I) But haven't masses in vacuum not the same attraction and speed.
No. Their weights are different, so they are not "attracted" / pulled in by gravity equally.
Think of this: If you find 100 heavy perfectly round stones, and you put 5 plastic balls full of air with exactly the same size in the basket with them, what will then happen when you shake them a bit? Will the lighter plastic balls fall to the bottom or "float" to the top?
They will float to the top.
The point simply is that it is easier for helium atoms to move up than for air molecules. If you shake the basket violently, the stones might jump a bit while the plastic balls can jump much higher. So on average, the helium atoms will move much higher upwards, and as soon as they do that, some oxygen molecules will take their previous location. Now they have a new location higher up, and the same happens.
Overall this causes the effect of buoyancy, sometimes called updrift, which is the force that this lighter material is pushed up with. And this upwards force is exactly the same as the force, with which the heavier materials pulls downwards - in other words, the lighter material is pushed up with the weight of the displaced heavier material, which now pushes to come back in place.
This was Archimedes' discovery.
Now to your other sub-questions:
Can be said that for airmolecules the atmosphere is a vacuum?
Well, no, a vacuum is a vacuum. If there are molecules present, it isn't vacuum, and the atmosphere isn't a vacuum.
So all together helium should have the same attraction to earth as the other airmolecules?
No, their "attraction" to Earth are different, because that "attraction" must be weight. And the helium atoms weight is lower.
II) Because helium atoms are much lighter, perhaps they could have a higher speed than fe O2 or N2?
Mass (or weight) doesn't influence possible speed. It only influences how hard it is to make them reach the speed.
Ok, but those helium atoms are in a balloon so they pushes at all sides of the balloon equal so the balloon shouldn't move at all?
If only the balloon with helium was present, and no gravity or outside atmosphere, then you are completely correct. The inside pressure cannot make the balloon move. But with gravity present, the whole thing is pulled downwards, and with the atmosphere present, there is a buoyancy force upwards as discussed above. Which-ever of these forces is greater, makes the balloon move.

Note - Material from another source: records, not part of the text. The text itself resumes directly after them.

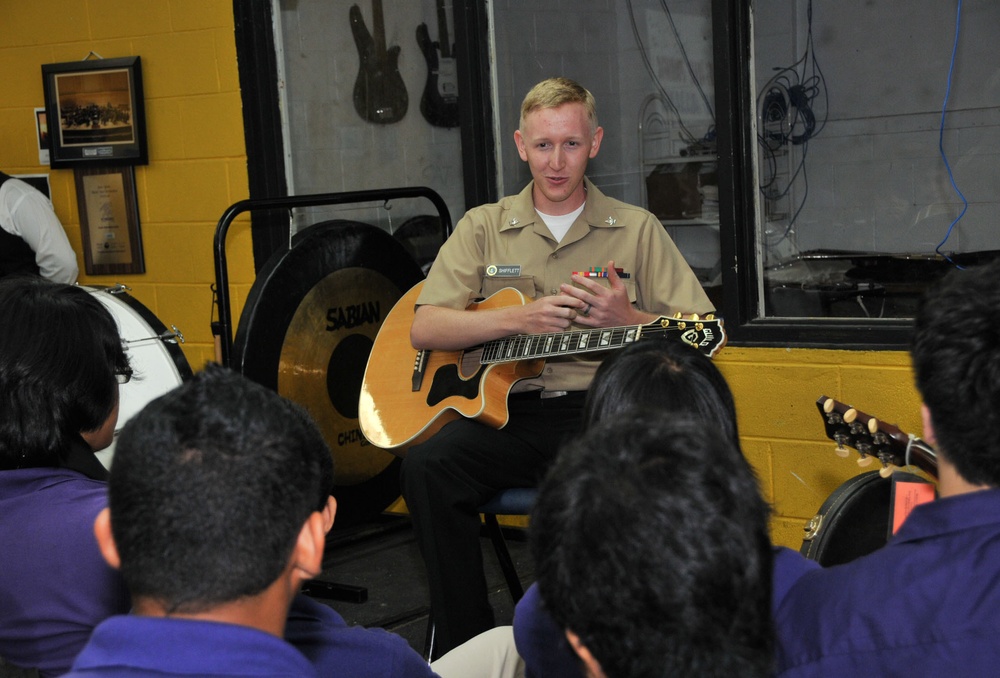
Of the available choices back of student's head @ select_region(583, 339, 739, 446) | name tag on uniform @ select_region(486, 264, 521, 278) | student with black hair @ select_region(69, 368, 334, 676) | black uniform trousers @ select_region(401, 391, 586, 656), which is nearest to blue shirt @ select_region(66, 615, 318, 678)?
student with black hair @ select_region(69, 368, 334, 676)

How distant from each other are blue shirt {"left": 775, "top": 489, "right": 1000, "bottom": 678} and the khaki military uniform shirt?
1.54 meters

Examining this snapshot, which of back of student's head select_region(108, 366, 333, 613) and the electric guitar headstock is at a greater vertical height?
back of student's head select_region(108, 366, 333, 613)

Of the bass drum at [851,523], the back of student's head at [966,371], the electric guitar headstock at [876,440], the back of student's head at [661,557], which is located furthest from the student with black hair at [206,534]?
the bass drum at [851,523]

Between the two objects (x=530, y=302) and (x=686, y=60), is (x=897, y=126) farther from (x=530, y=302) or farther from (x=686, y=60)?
(x=530, y=302)

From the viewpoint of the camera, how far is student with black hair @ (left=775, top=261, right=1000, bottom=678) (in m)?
0.94

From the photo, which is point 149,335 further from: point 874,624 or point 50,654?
point 874,624

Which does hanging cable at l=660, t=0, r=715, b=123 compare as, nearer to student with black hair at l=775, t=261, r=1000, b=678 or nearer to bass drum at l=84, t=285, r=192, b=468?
bass drum at l=84, t=285, r=192, b=468

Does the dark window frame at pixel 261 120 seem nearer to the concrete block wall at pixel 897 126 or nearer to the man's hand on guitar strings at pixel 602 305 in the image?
the concrete block wall at pixel 897 126

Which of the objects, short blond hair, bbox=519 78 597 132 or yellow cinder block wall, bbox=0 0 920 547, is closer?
short blond hair, bbox=519 78 597 132

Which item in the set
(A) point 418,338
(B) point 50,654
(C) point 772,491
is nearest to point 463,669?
(B) point 50,654

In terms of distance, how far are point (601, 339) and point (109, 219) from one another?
8.04 feet

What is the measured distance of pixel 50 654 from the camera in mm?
1373

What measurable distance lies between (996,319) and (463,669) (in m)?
0.84

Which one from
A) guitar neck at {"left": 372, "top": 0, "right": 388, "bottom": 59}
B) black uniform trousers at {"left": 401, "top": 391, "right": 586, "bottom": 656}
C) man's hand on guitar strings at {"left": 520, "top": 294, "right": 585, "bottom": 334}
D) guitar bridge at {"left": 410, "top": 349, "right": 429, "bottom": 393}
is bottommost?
black uniform trousers at {"left": 401, "top": 391, "right": 586, "bottom": 656}
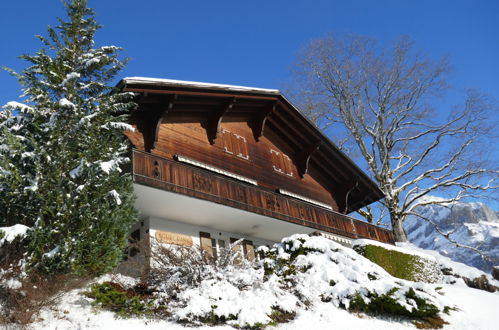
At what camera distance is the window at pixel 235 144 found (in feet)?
60.9

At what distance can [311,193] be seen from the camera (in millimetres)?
22672

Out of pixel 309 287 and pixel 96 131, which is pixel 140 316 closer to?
pixel 309 287

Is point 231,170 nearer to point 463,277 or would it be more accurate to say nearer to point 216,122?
point 216,122

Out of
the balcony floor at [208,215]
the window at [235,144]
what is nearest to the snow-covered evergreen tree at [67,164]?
the balcony floor at [208,215]

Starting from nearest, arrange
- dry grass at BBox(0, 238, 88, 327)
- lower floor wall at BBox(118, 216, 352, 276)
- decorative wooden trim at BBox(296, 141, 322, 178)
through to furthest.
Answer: dry grass at BBox(0, 238, 88, 327), lower floor wall at BBox(118, 216, 352, 276), decorative wooden trim at BBox(296, 141, 322, 178)

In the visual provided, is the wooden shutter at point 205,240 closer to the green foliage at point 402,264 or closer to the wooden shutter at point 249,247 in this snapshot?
the wooden shutter at point 249,247

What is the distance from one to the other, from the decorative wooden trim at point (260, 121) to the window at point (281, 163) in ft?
4.07

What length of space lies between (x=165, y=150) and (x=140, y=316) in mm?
8259

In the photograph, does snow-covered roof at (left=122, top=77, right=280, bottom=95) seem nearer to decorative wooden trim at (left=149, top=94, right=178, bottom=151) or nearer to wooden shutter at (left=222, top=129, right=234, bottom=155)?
decorative wooden trim at (left=149, top=94, right=178, bottom=151)

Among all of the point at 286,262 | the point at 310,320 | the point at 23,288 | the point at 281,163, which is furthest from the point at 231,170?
the point at 23,288

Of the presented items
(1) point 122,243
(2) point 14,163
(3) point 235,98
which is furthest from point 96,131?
(3) point 235,98

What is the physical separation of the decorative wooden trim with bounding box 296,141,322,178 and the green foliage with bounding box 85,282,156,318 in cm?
1496

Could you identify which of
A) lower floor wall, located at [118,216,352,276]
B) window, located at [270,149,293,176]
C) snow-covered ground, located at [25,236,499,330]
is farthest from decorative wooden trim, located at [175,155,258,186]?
snow-covered ground, located at [25,236,499,330]

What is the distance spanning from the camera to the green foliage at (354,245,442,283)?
16.9 meters
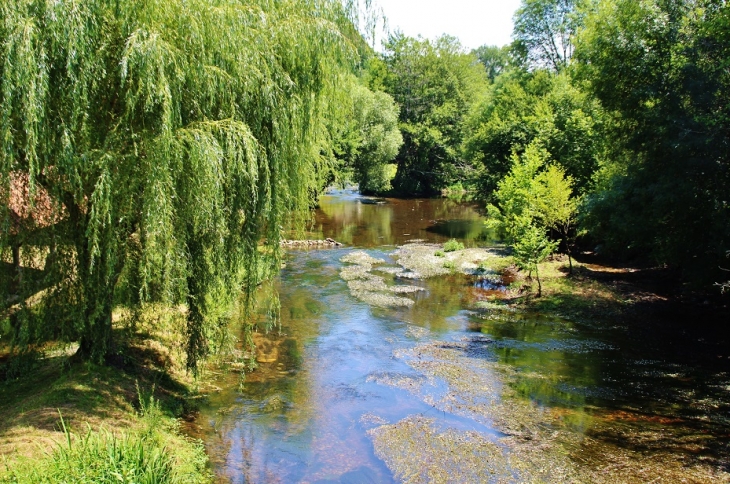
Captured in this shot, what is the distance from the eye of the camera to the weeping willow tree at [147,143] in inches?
295

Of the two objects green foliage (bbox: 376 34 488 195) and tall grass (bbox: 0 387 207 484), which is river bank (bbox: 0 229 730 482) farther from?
green foliage (bbox: 376 34 488 195)

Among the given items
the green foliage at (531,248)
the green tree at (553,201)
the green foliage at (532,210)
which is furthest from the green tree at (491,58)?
the green foliage at (531,248)

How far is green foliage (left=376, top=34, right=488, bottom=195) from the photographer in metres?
55.2

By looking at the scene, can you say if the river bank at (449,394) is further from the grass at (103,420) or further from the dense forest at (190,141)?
the dense forest at (190,141)

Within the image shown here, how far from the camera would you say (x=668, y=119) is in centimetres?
1577

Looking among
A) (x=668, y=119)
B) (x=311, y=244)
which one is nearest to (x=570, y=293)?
(x=668, y=119)

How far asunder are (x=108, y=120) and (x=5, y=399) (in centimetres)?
530

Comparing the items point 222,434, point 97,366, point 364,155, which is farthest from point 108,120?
point 364,155

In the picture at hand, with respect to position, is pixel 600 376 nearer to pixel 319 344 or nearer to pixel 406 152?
pixel 319 344

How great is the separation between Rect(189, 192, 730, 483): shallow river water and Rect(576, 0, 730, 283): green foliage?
3.55m

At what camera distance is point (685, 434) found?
10.1 meters

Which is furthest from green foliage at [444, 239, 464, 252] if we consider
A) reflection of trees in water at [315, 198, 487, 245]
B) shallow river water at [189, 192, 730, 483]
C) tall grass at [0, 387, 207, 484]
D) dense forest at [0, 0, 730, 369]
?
tall grass at [0, 387, 207, 484]

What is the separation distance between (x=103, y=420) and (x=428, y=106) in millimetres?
52832

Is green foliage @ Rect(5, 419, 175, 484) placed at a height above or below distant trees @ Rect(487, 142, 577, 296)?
below
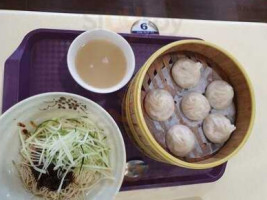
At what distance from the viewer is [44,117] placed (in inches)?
39.9

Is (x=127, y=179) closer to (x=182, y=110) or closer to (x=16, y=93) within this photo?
(x=182, y=110)

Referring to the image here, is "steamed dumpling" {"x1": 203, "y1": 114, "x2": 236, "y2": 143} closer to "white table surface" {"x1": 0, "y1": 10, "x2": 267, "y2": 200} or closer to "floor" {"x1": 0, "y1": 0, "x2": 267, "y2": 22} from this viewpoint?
"white table surface" {"x1": 0, "y1": 10, "x2": 267, "y2": 200}

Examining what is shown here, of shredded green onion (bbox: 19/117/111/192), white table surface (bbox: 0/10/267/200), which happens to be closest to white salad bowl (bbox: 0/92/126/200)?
shredded green onion (bbox: 19/117/111/192)

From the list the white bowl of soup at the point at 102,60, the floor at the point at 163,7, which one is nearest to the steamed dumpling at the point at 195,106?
the white bowl of soup at the point at 102,60

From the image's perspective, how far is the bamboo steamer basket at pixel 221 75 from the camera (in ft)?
3.13

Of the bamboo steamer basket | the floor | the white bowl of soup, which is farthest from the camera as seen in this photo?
the floor

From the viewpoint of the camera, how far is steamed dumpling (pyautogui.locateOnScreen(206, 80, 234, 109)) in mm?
1044

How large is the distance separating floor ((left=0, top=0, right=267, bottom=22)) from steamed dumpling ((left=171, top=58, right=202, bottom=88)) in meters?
0.82

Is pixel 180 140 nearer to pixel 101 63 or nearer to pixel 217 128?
pixel 217 128

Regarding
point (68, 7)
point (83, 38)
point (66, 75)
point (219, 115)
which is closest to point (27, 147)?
point (66, 75)

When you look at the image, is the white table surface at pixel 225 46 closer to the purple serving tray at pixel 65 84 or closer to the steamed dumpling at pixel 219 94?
the purple serving tray at pixel 65 84

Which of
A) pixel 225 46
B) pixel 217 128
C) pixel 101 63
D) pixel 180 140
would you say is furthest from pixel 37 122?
pixel 225 46

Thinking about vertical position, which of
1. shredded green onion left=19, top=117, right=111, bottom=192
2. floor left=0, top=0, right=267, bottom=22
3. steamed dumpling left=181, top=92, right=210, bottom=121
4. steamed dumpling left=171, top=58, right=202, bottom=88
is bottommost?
shredded green onion left=19, top=117, right=111, bottom=192

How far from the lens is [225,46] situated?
1.27 meters
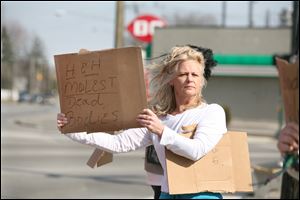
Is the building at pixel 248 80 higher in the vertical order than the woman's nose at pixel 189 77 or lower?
lower

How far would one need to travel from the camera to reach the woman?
111 inches

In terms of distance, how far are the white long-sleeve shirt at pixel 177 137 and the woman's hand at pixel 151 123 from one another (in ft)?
0.09

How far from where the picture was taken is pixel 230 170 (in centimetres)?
302

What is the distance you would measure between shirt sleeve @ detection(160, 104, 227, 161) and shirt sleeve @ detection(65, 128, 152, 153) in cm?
40

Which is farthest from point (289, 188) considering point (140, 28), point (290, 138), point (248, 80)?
point (248, 80)

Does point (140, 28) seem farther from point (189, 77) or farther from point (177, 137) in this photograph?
point (177, 137)

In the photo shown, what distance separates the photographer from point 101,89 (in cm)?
299

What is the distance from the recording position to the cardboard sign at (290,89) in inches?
97.7

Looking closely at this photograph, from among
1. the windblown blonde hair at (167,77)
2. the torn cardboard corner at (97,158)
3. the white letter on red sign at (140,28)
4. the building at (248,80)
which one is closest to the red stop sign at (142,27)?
the white letter on red sign at (140,28)

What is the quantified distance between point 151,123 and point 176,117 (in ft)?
1.00

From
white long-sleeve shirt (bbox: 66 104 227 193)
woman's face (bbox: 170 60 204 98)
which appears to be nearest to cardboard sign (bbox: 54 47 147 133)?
white long-sleeve shirt (bbox: 66 104 227 193)

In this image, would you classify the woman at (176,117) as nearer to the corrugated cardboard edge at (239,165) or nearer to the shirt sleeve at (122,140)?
the shirt sleeve at (122,140)

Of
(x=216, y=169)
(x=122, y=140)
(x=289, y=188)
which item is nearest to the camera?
(x=216, y=169)

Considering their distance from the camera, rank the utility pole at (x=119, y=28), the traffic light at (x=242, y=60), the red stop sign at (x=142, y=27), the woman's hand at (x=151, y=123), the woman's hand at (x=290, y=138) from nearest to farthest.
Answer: the woman's hand at (x=290, y=138), the woman's hand at (x=151, y=123), the utility pole at (x=119, y=28), the red stop sign at (x=142, y=27), the traffic light at (x=242, y=60)
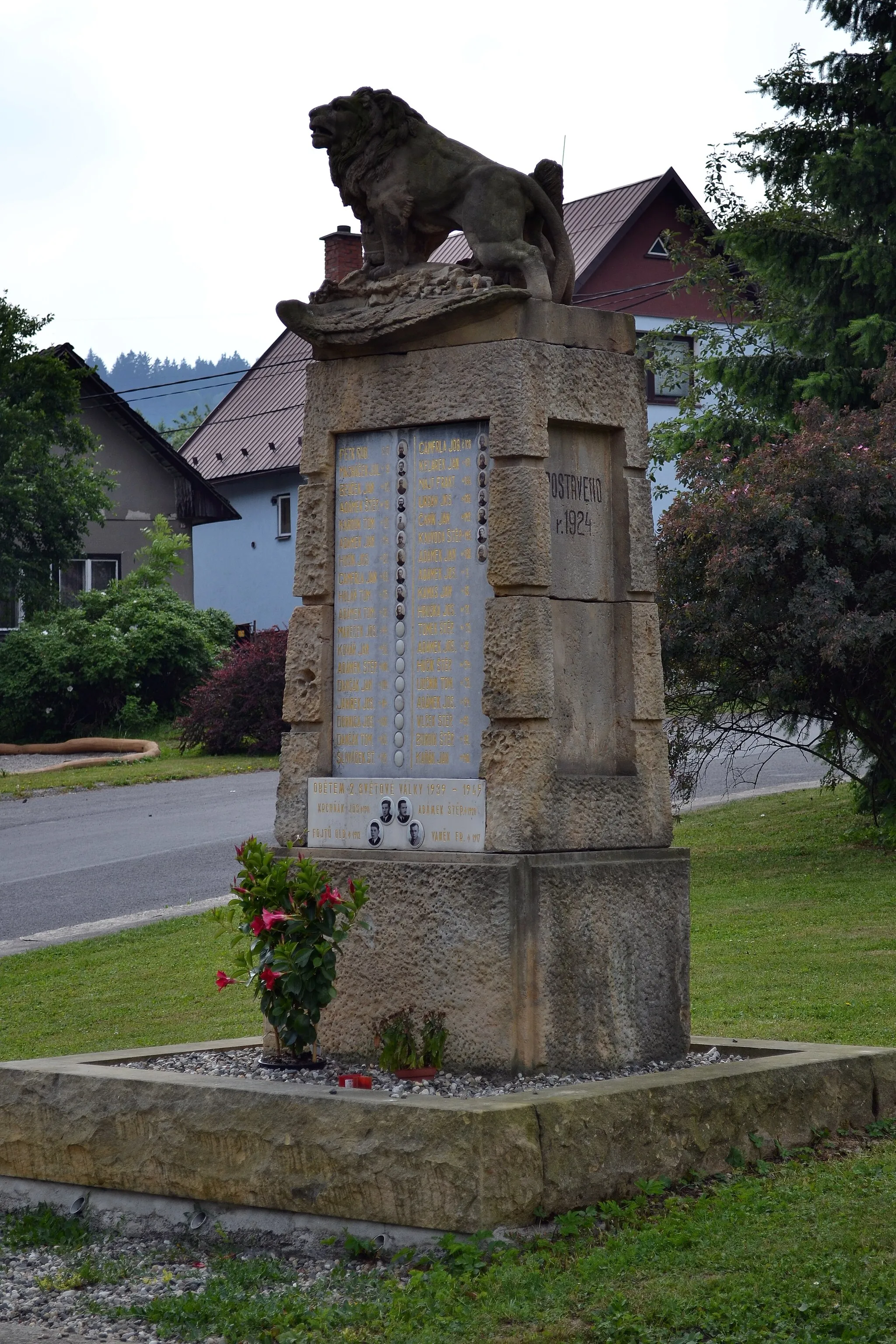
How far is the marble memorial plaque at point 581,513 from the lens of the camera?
267 inches

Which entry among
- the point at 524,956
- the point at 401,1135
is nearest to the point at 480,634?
the point at 524,956

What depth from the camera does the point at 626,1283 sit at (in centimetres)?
496

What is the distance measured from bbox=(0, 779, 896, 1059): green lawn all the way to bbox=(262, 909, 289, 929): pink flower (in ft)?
9.72

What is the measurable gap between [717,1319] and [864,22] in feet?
47.4

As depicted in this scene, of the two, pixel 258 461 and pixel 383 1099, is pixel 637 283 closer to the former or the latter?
pixel 258 461

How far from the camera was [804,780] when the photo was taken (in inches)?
804

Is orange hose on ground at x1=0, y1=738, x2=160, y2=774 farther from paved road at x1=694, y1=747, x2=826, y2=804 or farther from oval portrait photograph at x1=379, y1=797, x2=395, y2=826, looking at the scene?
oval portrait photograph at x1=379, y1=797, x2=395, y2=826

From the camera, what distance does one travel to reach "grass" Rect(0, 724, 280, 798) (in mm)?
22297

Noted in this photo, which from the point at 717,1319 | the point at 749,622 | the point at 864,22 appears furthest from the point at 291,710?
the point at 864,22

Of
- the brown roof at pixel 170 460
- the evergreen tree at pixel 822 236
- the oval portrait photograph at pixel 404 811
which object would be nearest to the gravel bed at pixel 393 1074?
the oval portrait photograph at pixel 404 811

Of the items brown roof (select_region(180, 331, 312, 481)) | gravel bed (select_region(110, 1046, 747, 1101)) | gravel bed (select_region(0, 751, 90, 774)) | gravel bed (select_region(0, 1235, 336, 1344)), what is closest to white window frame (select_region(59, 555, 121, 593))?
brown roof (select_region(180, 331, 312, 481))

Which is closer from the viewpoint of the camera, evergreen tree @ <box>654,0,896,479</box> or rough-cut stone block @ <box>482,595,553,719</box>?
rough-cut stone block @ <box>482,595,553,719</box>

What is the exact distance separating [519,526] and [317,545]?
98cm

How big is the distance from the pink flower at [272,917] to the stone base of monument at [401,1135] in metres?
0.54
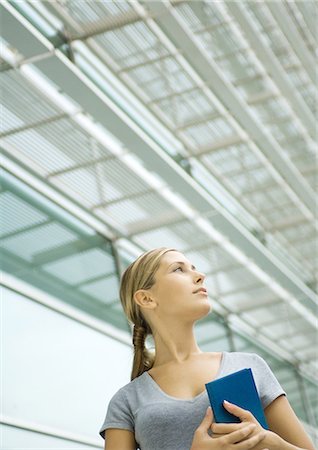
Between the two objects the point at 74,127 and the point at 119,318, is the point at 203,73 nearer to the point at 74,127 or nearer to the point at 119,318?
the point at 74,127

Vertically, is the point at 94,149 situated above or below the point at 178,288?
above

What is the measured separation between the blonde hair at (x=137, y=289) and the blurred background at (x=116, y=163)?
555 centimetres

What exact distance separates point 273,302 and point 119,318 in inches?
236

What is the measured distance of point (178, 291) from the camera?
132 inches

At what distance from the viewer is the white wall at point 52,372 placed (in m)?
9.62

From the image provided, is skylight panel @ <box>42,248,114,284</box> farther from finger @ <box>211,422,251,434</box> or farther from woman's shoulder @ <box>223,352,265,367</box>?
finger @ <box>211,422,251,434</box>

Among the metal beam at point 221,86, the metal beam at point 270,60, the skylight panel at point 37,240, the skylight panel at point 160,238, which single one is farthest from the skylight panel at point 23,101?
the skylight panel at point 160,238

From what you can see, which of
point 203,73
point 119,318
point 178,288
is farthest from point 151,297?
point 119,318

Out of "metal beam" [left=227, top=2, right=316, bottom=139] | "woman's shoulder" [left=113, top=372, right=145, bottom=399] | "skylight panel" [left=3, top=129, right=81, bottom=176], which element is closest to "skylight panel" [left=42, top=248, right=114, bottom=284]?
"skylight panel" [left=3, top=129, right=81, bottom=176]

III) When a balloon starts ascending from the ground there is more air (pressure) above him than beneath. So the airpressure above him should push the balloon to the ground?
Incorrect. You actually said it yourself just before: Inside the balloon, the pressure equalizes throughout so the push at any point on the balloon is the same. Same goes for this air column: All the air in the column above presses down, but the tiny bit of air below pushes up with the same force to balance out the pressure.